Fast pyrolysis is the process of rapidly heating organic materials to 450 to 600 degrees Celsius in the absence of air. Solvolysis is a chemical reaction in the presence of a solvent at elevated pressures and temperatures. Both the technologies are able to provide liquid products that contain many useful chemicals.

Since she joined ISU in 2011, Bai has collaborated with several faculty members through joint projects and has received funding from several sources already.

Last year, she started a project with Robert C. Brown, Anson Marston Distinguished Professor in Engineering, which was supported by Phillips 66 and titled “Investigation of Oxidative Pyrolysis.”

She recently received funding for two projects from the Iowa Energy Center: “Conversion of Biomass into Fuels and Chemicals Using Solvolysis,” as a PI with co-PIs Robert C. Brown and Mark Wright, assistant professor of mechanical engineering, and “Municipal and Hydrocarbon Waste Streams—An Alternative Source for Fuels,” as a co-PI with Atul Kelkar, professor of mechanical engineering.
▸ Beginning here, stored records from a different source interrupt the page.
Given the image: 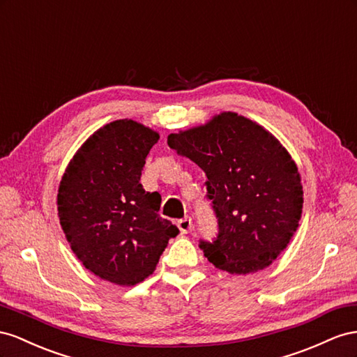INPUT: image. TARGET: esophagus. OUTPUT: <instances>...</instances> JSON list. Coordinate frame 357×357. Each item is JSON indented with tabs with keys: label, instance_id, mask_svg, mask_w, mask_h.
<instances>
[{
	"label": "esophagus",
	"instance_id": "1",
	"mask_svg": "<svg viewBox=\"0 0 357 357\" xmlns=\"http://www.w3.org/2000/svg\"><path fill=\"white\" fill-rule=\"evenodd\" d=\"M191 227H192L191 218H184L178 221V229L181 231V235H187V233L191 230Z\"/></svg>",
	"mask_w": 357,
	"mask_h": 357
}]
</instances>
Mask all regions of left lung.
<instances>
[{
	"label": "left lung",
	"mask_w": 357,
	"mask_h": 357,
	"mask_svg": "<svg viewBox=\"0 0 357 357\" xmlns=\"http://www.w3.org/2000/svg\"><path fill=\"white\" fill-rule=\"evenodd\" d=\"M167 145L206 173L218 236L200 242L205 257L236 275L269 266L302 215L301 175L289 151L266 128L235 112L172 133Z\"/></svg>",
	"instance_id": "obj_1"
}]
</instances>
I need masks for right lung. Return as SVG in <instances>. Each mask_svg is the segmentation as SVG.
Masks as SVG:
<instances>
[{
	"label": "right lung",
	"instance_id": "1",
	"mask_svg": "<svg viewBox=\"0 0 357 357\" xmlns=\"http://www.w3.org/2000/svg\"><path fill=\"white\" fill-rule=\"evenodd\" d=\"M160 135L133 119L98 128L70 160L58 188V217L84 266L116 286H136L155 271L179 230L158 215L161 196L140 184Z\"/></svg>",
	"mask_w": 357,
	"mask_h": 357
}]
</instances>
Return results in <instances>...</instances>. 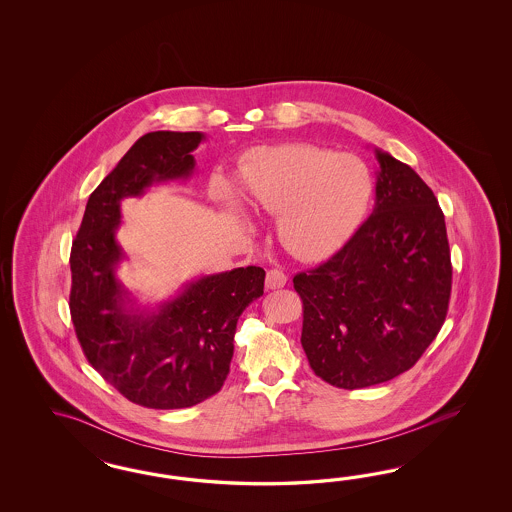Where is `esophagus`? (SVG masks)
Returning <instances> with one entry per match:
<instances>
[{
    "label": "esophagus",
    "mask_w": 512,
    "mask_h": 512,
    "mask_svg": "<svg viewBox=\"0 0 512 512\" xmlns=\"http://www.w3.org/2000/svg\"><path fill=\"white\" fill-rule=\"evenodd\" d=\"M285 283H287V276L278 268H272L266 272V289H281L285 287Z\"/></svg>",
    "instance_id": "esophagus-1"
}]
</instances>
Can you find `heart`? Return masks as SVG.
<instances>
[{"label":"heart","mask_w":512,"mask_h":512,"mask_svg":"<svg viewBox=\"0 0 512 512\" xmlns=\"http://www.w3.org/2000/svg\"><path fill=\"white\" fill-rule=\"evenodd\" d=\"M238 187L251 208L278 216L283 248L300 261H319L357 229L372 197V176L353 155L285 144L249 152L238 169ZM212 193L227 199L231 189L216 176Z\"/></svg>","instance_id":"1"}]
</instances>
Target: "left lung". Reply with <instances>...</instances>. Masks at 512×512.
<instances>
[{"label":"left lung","instance_id":"8db88e82","mask_svg":"<svg viewBox=\"0 0 512 512\" xmlns=\"http://www.w3.org/2000/svg\"><path fill=\"white\" fill-rule=\"evenodd\" d=\"M375 157L372 216L328 261L293 278L311 370L345 390L413 368L445 323L452 287L434 191L387 152L375 150Z\"/></svg>","mask_w":512,"mask_h":512}]
</instances>
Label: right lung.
<instances>
[{
  "label": "right lung",
  "mask_w": 512,
  "mask_h": 512,
  "mask_svg": "<svg viewBox=\"0 0 512 512\" xmlns=\"http://www.w3.org/2000/svg\"><path fill=\"white\" fill-rule=\"evenodd\" d=\"M199 131L140 137L86 204L71 248L69 310L80 347L101 377L129 402L182 409L221 390L231 368L242 311L263 296L261 266L234 268L187 283L155 311H140L116 278L120 201L155 182L187 178Z\"/></svg>",
  "instance_id": "add662e5"
}]
</instances>
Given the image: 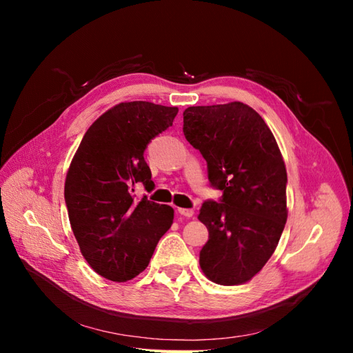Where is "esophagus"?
I'll list each match as a JSON object with an SVG mask.
<instances>
[{
	"label": "esophagus",
	"mask_w": 353,
	"mask_h": 353,
	"mask_svg": "<svg viewBox=\"0 0 353 353\" xmlns=\"http://www.w3.org/2000/svg\"><path fill=\"white\" fill-rule=\"evenodd\" d=\"M179 215H183L185 218H193L194 216V210L193 209H178Z\"/></svg>",
	"instance_id": "1"
}]
</instances>
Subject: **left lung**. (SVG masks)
<instances>
[{"label":"left lung","instance_id":"left-lung-1","mask_svg":"<svg viewBox=\"0 0 353 353\" xmlns=\"http://www.w3.org/2000/svg\"><path fill=\"white\" fill-rule=\"evenodd\" d=\"M183 131L205 157L210 185L222 190L199 213L209 231L200 268L216 284H243L268 262L287 221L279 144L259 113L240 101L185 109Z\"/></svg>","mask_w":353,"mask_h":353}]
</instances>
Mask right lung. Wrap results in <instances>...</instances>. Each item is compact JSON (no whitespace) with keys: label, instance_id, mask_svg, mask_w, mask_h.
I'll return each mask as SVG.
<instances>
[{"label":"right lung","instance_id":"1","mask_svg":"<svg viewBox=\"0 0 353 353\" xmlns=\"http://www.w3.org/2000/svg\"><path fill=\"white\" fill-rule=\"evenodd\" d=\"M178 113L148 101L121 103L103 113L74 153L65 183L70 227L91 268L123 283L143 272L160 237L174 222V209L135 199V185L152 191L147 144Z\"/></svg>","mask_w":353,"mask_h":353}]
</instances>
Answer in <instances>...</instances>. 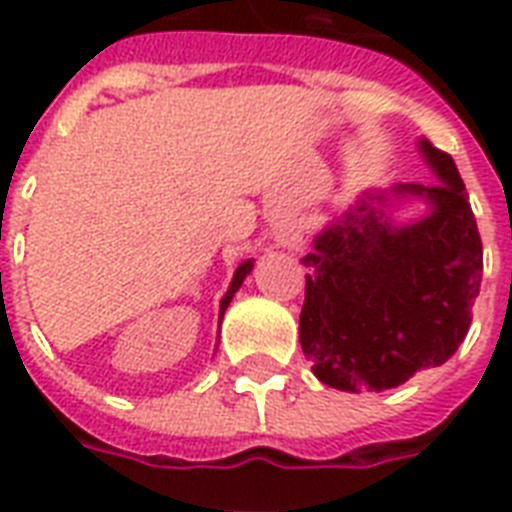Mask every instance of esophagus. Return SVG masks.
<instances>
[{"instance_id": "obj_1", "label": "esophagus", "mask_w": 512, "mask_h": 512, "mask_svg": "<svg viewBox=\"0 0 512 512\" xmlns=\"http://www.w3.org/2000/svg\"><path fill=\"white\" fill-rule=\"evenodd\" d=\"M281 244H284V247H297V244H300V236H295V233H292V236H281Z\"/></svg>"}]
</instances>
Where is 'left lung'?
Instances as JSON below:
<instances>
[{
    "label": "left lung",
    "instance_id": "left-lung-1",
    "mask_svg": "<svg viewBox=\"0 0 512 512\" xmlns=\"http://www.w3.org/2000/svg\"><path fill=\"white\" fill-rule=\"evenodd\" d=\"M417 148L436 185L369 188L303 257L300 345L329 388H398L446 364L468 335L484 271L476 217L452 156L425 138ZM412 203H425L426 215L398 221Z\"/></svg>",
    "mask_w": 512,
    "mask_h": 512
}]
</instances>
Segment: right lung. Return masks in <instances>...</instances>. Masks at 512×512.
<instances>
[{"label":"right lung","instance_id":"right-lung-1","mask_svg":"<svg viewBox=\"0 0 512 512\" xmlns=\"http://www.w3.org/2000/svg\"><path fill=\"white\" fill-rule=\"evenodd\" d=\"M252 268H255V260H252V257H249V260H241L239 268H236V271H233L231 287H228V292H225L223 300H220V321H223L225 308H228V305H231L233 295H236V292H239V287H241V284H244V279H247L249 273H252Z\"/></svg>","mask_w":512,"mask_h":512}]
</instances>
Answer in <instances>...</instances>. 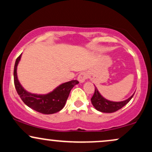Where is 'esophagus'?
I'll use <instances>...</instances> for the list:
<instances>
[{
  "instance_id": "1",
  "label": "esophagus",
  "mask_w": 152,
  "mask_h": 152,
  "mask_svg": "<svg viewBox=\"0 0 152 152\" xmlns=\"http://www.w3.org/2000/svg\"><path fill=\"white\" fill-rule=\"evenodd\" d=\"M88 78V74L86 72H82L78 76V81L81 83L84 82Z\"/></svg>"
}]
</instances>
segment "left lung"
I'll list each match as a JSON object with an SVG mask.
<instances>
[{"instance_id":"left-lung-1","label":"left lung","mask_w":152,"mask_h":152,"mask_svg":"<svg viewBox=\"0 0 152 152\" xmlns=\"http://www.w3.org/2000/svg\"><path fill=\"white\" fill-rule=\"evenodd\" d=\"M134 94L128 99L123 101V102H111V101L104 99L99 93L97 88L95 87V91H94L92 98L91 99V103L94 106V108L96 110H98V111H101V112L113 113L121 109L123 106L126 105L127 103H129V102L133 97Z\"/></svg>"}]
</instances>
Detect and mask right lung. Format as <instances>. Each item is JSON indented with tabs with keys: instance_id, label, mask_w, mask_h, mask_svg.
<instances>
[{
	"instance_id": "1",
	"label": "right lung",
	"mask_w": 152,
	"mask_h": 152,
	"mask_svg": "<svg viewBox=\"0 0 152 152\" xmlns=\"http://www.w3.org/2000/svg\"><path fill=\"white\" fill-rule=\"evenodd\" d=\"M21 58V54L16 58L14 66L13 77L17 93L26 105L43 114H52L61 111L65 106L71 90L79 82L72 80L62 83L53 91L45 95L29 93L23 88L17 77V66Z\"/></svg>"
}]
</instances>
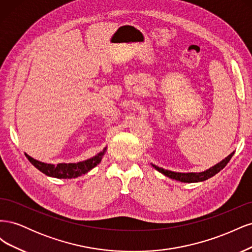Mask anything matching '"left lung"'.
<instances>
[{"label":"left lung","mask_w":252,"mask_h":252,"mask_svg":"<svg viewBox=\"0 0 252 252\" xmlns=\"http://www.w3.org/2000/svg\"><path fill=\"white\" fill-rule=\"evenodd\" d=\"M233 155H234V151L231 152V154L228 157H226L224 159H222L220 163L201 172H175V171L164 169L162 167H158L155 164H151V166L154 167V168H156L158 172H161L162 174L166 175V177H168L172 180L180 181L183 183H197V182H203V181L208 180L212 178L213 175H216L218 172H220L228 164V162L230 161V158H232Z\"/></svg>","instance_id":"left-lung-1"}]
</instances>
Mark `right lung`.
<instances>
[{"instance_id": "1", "label": "right lung", "mask_w": 252, "mask_h": 252, "mask_svg": "<svg viewBox=\"0 0 252 252\" xmlns=\"http://www.w3.org/2000/svg\"><path fill=\"white\" fill-rule=\"evenodd\" d=\"M106 149H107V147H105L97 155L85 159V161L78 163H59L57 165L40 162L37 159L29 157L27 154H25V156L36 169H39L44 174L48 175V177L57 179H74L87 173L88 171L94 168L97 164H100L102 158L105 155Z\"/></svg>"}]
</instances>
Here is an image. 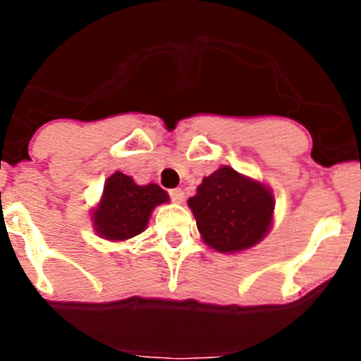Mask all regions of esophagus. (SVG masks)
Returning <instances> with one entry per match:
<instances>
[{
	"label": "esophagus",
	"instance_id": "esophagus-1",
	"mask_svg": "<svg viewBox=\"0 0 361 361\" xmlns=\"http://www.w3.org/2000/svg\"><path fill=\"white\" fill-rule=\"evenodd\" d=\"M171 197V200H175V202H183L184 200V191L180 190V188H173V190L168 191Z\"/></svg>",
	"mask_w": 361,
	"mask_h": 361
}]
</instances>
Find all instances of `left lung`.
Wrapping results in <instances>:
<instances>
[{
  "mask_svg": "<svg viewBox=\"0 0 361 361\" xmlns=\"http://www.w3.org/2000/svg\"><path fill=\"white\" fill-rule=\"evenodd\" d=\"M188 206L204 242L220 253H235L253 247L266 237L275 197L264 184L222 166L202 178Z\"/></svg>",
  "mask_w": 361,
  "mask_h": 361,
  "instance_id": "obj_1",
  "label": "left lung"
}]
</instances>
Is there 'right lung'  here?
<instances>
[{
    "label": "right lung",
    "instance_id": "obj_1",
    "mask_svg": "<svg viewBox=\"0 0 361 361\" xmlns=\"http://www.w3.org/2000/svg\"><path fill=\"white\" fill-rule=\"evenodd\" d=\"M168 202V193L157 184L139 186L128 175L116 171L104 183L103 197L94 209V228L106 240H126L142 233L153 208Z\"/></svg>",
    "mask_w": 361,
    "mask_h": 361
}]
</instances>
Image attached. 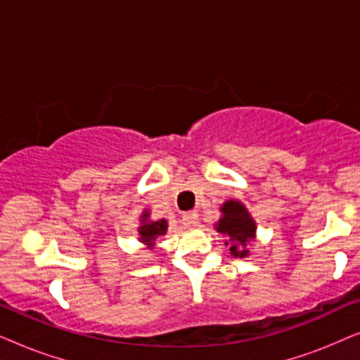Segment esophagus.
I'll return each mask as SVG.
<instances>
[{
    "mask_svg": "<svg viewBox=\"0 0 360 360\" xmlns=\"http://www.w3.org/2000/svg\"><path fill=\"white\" fill-rule=\"evenodd\" d=\"M181 223H184L186 228H195V226H198V214L196 213L185 214L184 218H181Z\"/></svg>",
    "mask_w": 360,
    "mask_h": 360,
    "instance_id": "esophagus-1",
    "label": "esophagus"
}]
</instances>
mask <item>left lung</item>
I'll use <instances>...</instances> for the list:
<instances>
[{
  "mask_svg": "<svg viewBox=\"0 0 360 360\" xmlns=\"http://www.w3.org/2000/svg\"><path fill=\"white\" fill-rule=\"evenodd\" d=\"M221 218L214 223V229L223 234L228 245L229 254L233 257L244 259L250 254L248 244L255 239L257 224L245 205L239 200H228L221 205Z\"/></svg>",
  "mask_w": 360,
  "mask_h": 360,
  "instance_id": "8db88e82",
  "label": "left lung"
}]
</instances>
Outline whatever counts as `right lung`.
<instances>
[{"label": "right lung", "instance_id": "1", "mask_svg": "<svg viewBox=\"0 0 360 360\" xmlns=\"http://www.w3.org/2000/svg\"><path fill=\"white\" fill-rule=\"evenodd\" d=\"M169 229V223L167 219H150V211L144 210L142 211L141 218H139V228H137V239L139 243L147 245V249L154 250L157 245V238L159 236H164Z\"/></svg>", "mask_w": 360, "mask_h": 360}]
</instances>
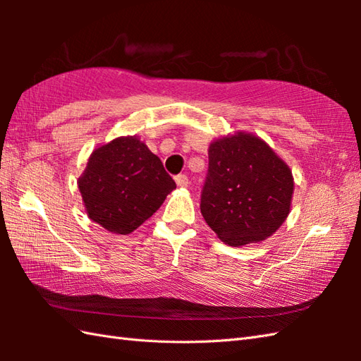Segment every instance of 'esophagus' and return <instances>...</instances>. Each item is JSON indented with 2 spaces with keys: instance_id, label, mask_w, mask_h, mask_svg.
I'll list each match as a JSON object with an SVG mask.
<instances>
[{
  "instance_id": "esophagus-1",
  "label": "esophagus",
  "mask_w": 361,
  "mask_h": 361,
  "mask_svg": "<svg viewBox=\"0 0 361 361\" xmlns=\"http://www.w3.org/2000/svg\"><path fill=\"white\" fill-rule=\"evenodd\" d=\"M175 181H176V185H178L180 188H186L189 185V178H188V175H185V173L176 175L175 176Z\"/></svg>"
}]
</instances>
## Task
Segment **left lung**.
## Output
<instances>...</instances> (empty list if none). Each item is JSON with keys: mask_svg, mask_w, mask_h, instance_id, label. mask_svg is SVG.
<instances>
[{"mask_svg": "<svg viewBox=\"0 0 361 361\" xmlns=\"http://www.w3.org/2000/svg\"><path fill=\"white\" fill-rule=\"evenodd\" d=\"M200 211L220 240L240 247L271 235L290 212L288 166L259 140L239 133L209 145Z\"/></svg>", "mask_w": 361, "mask_h": 361, "instance_id": "8db88e82", "label": "left lung"}]
</instances>
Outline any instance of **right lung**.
Returning a JSON list of instances; mask_svg holds the SVG:
<instances>
[{"label":"right lung","mask_w":361,"mask_h":361,"mask_svg":"<svg viewBox=\"0 0 361 361\" xmlns=\"http://www.w3.org/2000/svg\"><path fill=\"white\" fill-rule=\"evenodd\" d=\"M175 188L161 159L133 136L96 149L79 178L90 219L116 234L135 231Z\"/></svg>","instance_id":"1"}]
</instances>
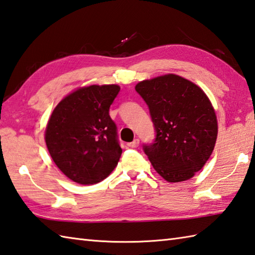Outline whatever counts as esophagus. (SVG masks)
<instances>
[{
	"mask_svg": "<svg viewBox=\"0 0 255 255\" xmlns=\"http://www.w3.org/2000/svg\"><path fill=\"white\" fill-rule=\"evenodd\" d=\"M127 146L130 147V148H137V147L139 146V139H134L133 141L129 142V143L127 144Z\"/></svg>",
	"mask_w": 255,
	"mask_h": 255,
	"instance_id": "obj_1",
	"label": "esophagus"
}]
</instances>
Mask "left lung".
Returning <instances> with one entry per match:
<instances>
[{
    "instance_id": "1",
    "label": "left lung",
    "mask_w": 255,
    "mask_h": 255,
    "mask_svg": "<svg viewBox=\"0 0 255 255\" xmlns=\"http://www.w3.org/2000/svg\"><path fill=\"white\" fill-rule=\"evenodd\" d=\"M148 105L156 138L143 144L152 167L168 182L194 176L214 149L218 122L211 102L196 84L174 74L136 85Z\"/></svg>"
}]
</instances>
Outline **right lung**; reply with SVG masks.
Returning <instances> with one entry per match:
<instances>
[{
  "label": "right lung",
  "instance_id": "1",
  "mask_svg": "<svg viewBox=\"0 0 255 255\" xmlns=\"http://www.w3.org/2000/svg\"><path fill=\"white\" fill-rule=\"evenodd\" d=\"M119 91L118 85L78 88L58 103L48 119V152L74 182H101L117 166L123 150L109 107Z\"/></svg>",
  "mask_w": 255,
  "mask_h": 255
}]
</instances>
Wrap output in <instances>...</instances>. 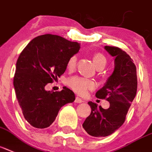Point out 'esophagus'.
I'll use <instances>...</instances> for the list:
<instances>
[{"label": "esophagus", "mask_w": 152, "mask_h": 152, "mask_svg": "<svg viewBox=\"0 0 152 152\" xmlns=\"http://www.w3.org/2000/svg\"><path fill=\"white\" fill-rule=\"evenodd\" d=\"M75 102H77V103H81V102H84V101L81 99V98L76 97L75 98Z\"/></svg>", "instance_id": "1"}]
</instances>
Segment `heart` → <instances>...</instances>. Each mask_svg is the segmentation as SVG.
<instances>
[{
    "label": "heart",
    "mask_w": 152,
    "mask_h": 152,
    "mask_svg": "<svg viewBox=\"0 0 152 152\" xmlns=\"http://www.w3.org/2000/svg\"><path fill=\"white\" fill-rule=\"evenodd\" d=\"M92 61L96 68L99 70H102L106 67L107 62L105 55L102 54V53L98 52L93 53ZM76 64H77V57L76 56H72L67 61V68L69 70H73L76 66ZM66 83L68 87L71 88L74 91L81 96H85L88 91L93 90L96 88L95 81L78 76L70 77L67 79Z\"/></svg>",
    "instance_id": "obj_1"
}]
</instances>
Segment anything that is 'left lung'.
I'll use <instances>...</instances> for the list:
<instances>
[{
  "label": "left lung",
  "mask_w": 152,
  "mask_h": 152,
  "mask_svg": "<svg viewBox=\"0 0 152 152\" xmlns=\"http://www.w3.org/2000/svg\"><path fill=\"white\" fill-rule=\"evenodd\" d=\"M105 49L116 57L115 69L96 96L110 102V106L105 110L88 102L91 113L82 125L88 134L96 137L109 136L122 126L137 88V68L131 57L116 46H106Z\"/></svg>",
  "instance_id": "obj_1"
}]
</instances>
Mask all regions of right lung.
Masks as SVG:
<instances>
[{
    "mask_svg": "<svg viewBox=\"0 0 152 152\" xmlns=\"http://www.w3.org/2000/svg\"><path fill=\"white\" fill-rule=\"evenodd\" d=\"M80 47L77 42L46 34L31 40L20 53L14 87L24 117L34 127L50 126L60 109L75 101V93L67 88L51 91L45 86L64 73L67 61Z\"/></svg>",
    "mask_w": 152,
    "mask_h": 152,
    "instance_id": "add662e5",
    "label": "right lung"
}]
</instances>
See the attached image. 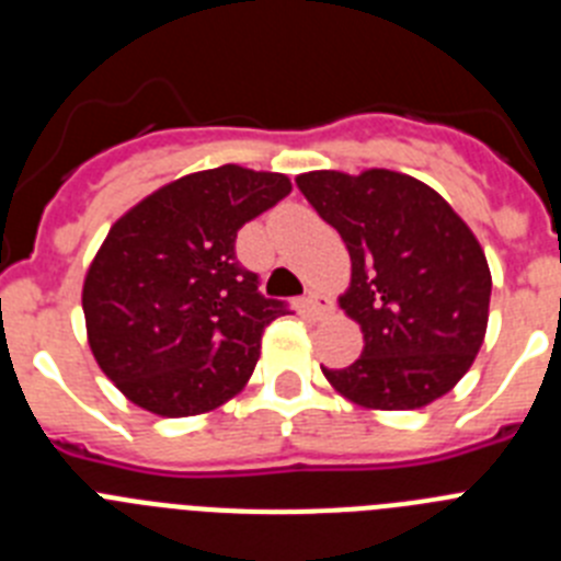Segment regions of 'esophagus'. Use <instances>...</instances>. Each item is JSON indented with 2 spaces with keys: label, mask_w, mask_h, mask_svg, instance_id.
I'll return each instance as SVG.
<instances>
[{
  "label": "esophagus",
  "mask_w": 561,
  "mask_h": 561,
  "mask_svg": "<svg viewBox=\"0 0 561 561\" xmlns=\"http://www.w3.org/2000/svg\"><path fill=\"white\" fill-rule=\"evenodd\" d=\"M304 309L311 320H320V317H325L331 311V300L325 295H320V291H309L304 300Z\"/></svg>",
  "instance_id": "34e87169"
}]
</instances>
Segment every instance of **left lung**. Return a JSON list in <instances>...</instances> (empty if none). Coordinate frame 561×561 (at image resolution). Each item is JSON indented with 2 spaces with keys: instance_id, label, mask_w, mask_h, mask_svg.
Returning <instances> with one entry per match:
<instances>
[{
  "instance_id": "8db88e82",
  "label": "left lung",
  "mask_w": 561,
  "mask_h": 561,
  "mask_svg": "<svg viewBox=\"0 0 561 561\" xmlns=\"http://www.w3.org/2000/svg\"><path fill=\"white\" fill-rule=\"evenodd\" d=\"M295 182L351 255L336 304L365 348L348 368H323L331 388L365 410H421L447 396L489 325L492 272L474 232L408 173L309 171Z\"/></svg>"
}]
</instances>
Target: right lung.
Returning a JSON list of instances; mask_svg holds the SVG:
<instances>
[{
  "instance_id": "obj_1",
  "label": "right lung",
  "mask_w": 561,
  "mask_h": 561,
  "mask_svg": "<svg viewBox=\"0 0 561 561\" xmlns=\"http://www.w3.org/2000/svg\"><path fill=\"white\" fill-rule=\"evenodd\" d=\"M289 193L286 173L221 165L168 182L114 221L81 304L92 356L131 404L185 419L244 390L261 334L286 309L257 295L236 236Z\"/></svg>"
}]
</instances>
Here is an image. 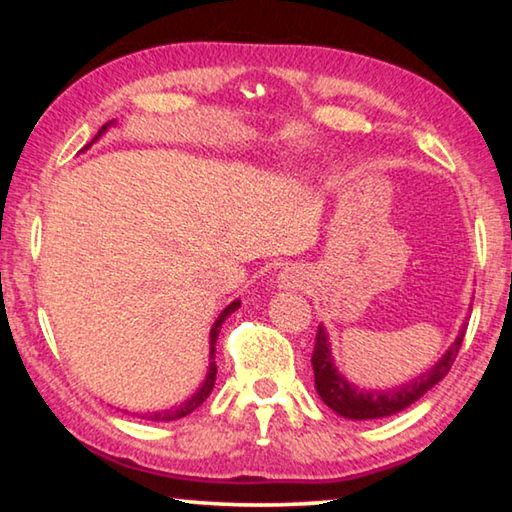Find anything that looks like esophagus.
Masks as SVG:
<instances>
[{"mask_svg":"<svg viewBox=\"0 0 512 512\" xmlns=\"http://www.w3.org/2000/svg\"><path fill=\"white\" fill-rule=\"evenodd\" d=\"M302 280H305V275H302L296 266L284 268V271L280 273V282H282V287H287V289L302 287Z\"/></svg>","mask_w":512,"mask_h":512,"instance_id":"1","label":"esophagus"}]
</instances>
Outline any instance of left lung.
I'll list each match as a JSON object with an SVG mask.
<instances>
[{"label":"left lung","instance_id":"left-lung-1","mask_svg":"<svg viewBox=\"0 0 512 512\" xmlns=\"http://www.w3.org/2000/svg\"><path fill=\"white\" fill-rule=\"evenodd\" d=\"M463 336H465V329L458 334V339L454 341L452 348L445 352V357L440 359L429 372H424V375H420L418 379H413L411 384H404L400 388H393V391H384V393L379 391L368 393V391H359L357 386L348 384V381L339 375V370H336L332 363V357H329L325 329L318 327L314 354H311L316 391L320 395V400H323L332 411L343 415V418H350V420L386 418V415L404 411L406 406L418 402L424 393L431 391V388L447 375L458 350H461Z\"/></svg>","mask_w":512,"mask_h":512}]
</instances>
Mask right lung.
Segmentation results:
<instances>
[{"label": "right lung", "instance_id": "obj_1", "mask_svg": "<svg viewBox=\"0 0 512 512\" xmlns=\"http://www.w3.org/2000/svg\"><path fill=\"white\" fill-rule=\"evenodd\" d=\"M112 124V121H110ZM108 128V124H103L101 128H99V133L94 135V140H97V137H101V133L106 131ZM92 140V142H94ZM90 146V144H88ZM235 309H239V300H235L232 302V305H228L225 307L223 311H221V316L216 318V323H214V327H212V339H210V343H212V348H210V354L214 357V345H216V339H219V332H221V325H223V320L228 318L232 311ZM214 379H216V361H210V372H207V377H205V381H203V386L198 388V393L192 397V400H187L185 404H180L178 409H173V411H167V413H153L151 415V420H178V418H185V415H189L192 411H196L198 406H201L207 397H210V393H212V388H214Z\"/></svg>", "mask_w": 512, "mask_h": 512}]
</instances>
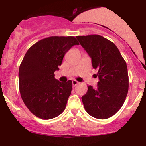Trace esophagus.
I'll return each mask as SVG.
<instances>
[{"instance_id": "obj_1", "label": "esophagus", "mask_w": 146, "mask_h": 146, "mask_svg": "<svg viewBox=\"0 0 146 146\" xmlns=\"http://www.w3.org/2000/svg\"><path fill=\"white\" fill-rule=\"evenodd\" d=\"M72 84H73V86L75 87L76 85L78 84L79 82L78 81H76V80H73V81H72Z\"/></svg>"}]
</instances>
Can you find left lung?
<instances>
[{"label":"left lung","mask_w":146,"mask_h":146,"mask_svg":"<svg viewBox=\"0 0 146 146\" xmlns=\"http://www.w3.org/2000/svg\"><path fill=\"white\" fill-rule=\"evenodd\" d=\"M98 69V87L88 86L82 97L88 115L100 119L113 116L124 103L129 80L126 62L116 45L100 35L76 36Z\"/></svg>","instance_id":"1"}]
</instances>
Solvolysis is a new addition to the existing thermochemical conversion technologies ISU researchers have been working on.

“We apply this concept to biomass and other waste materials to produce biofuels and other platform chemicals,” says Bai. “Solvolysis is especially advantageous to raw materials such as microalgae and municipal sludge.”

Her knowledge of heat transfer will benefit the students taking her class—Engineering Thermodynamics II—during the fall semester, which she says will be a learning experience for her as well.

“Teaching is not only beneficial to students,” says Bai. “As an instructor, you learn a lot from preparing for the course, teaching and conducting experiments.”

With her new position, Bai is looking forward to the opportunities of research collaborations and new discoveries in her field. But she’s also aware there will be many challenges.

“Basically, I’m working on how to convert waste products into useful chemicals like biofuels,” Bai says. “It’s a lot of trial and error to figure out the best process.”

Collaborating and finding solutions to those challenges is part of her favorite element of research: the experiments.

“By carefully observing the experimental phenomenon and interpreting the results, you can discover many new things, and that’s also how you decide your next step. That’s why this area is very exciting and interesting.”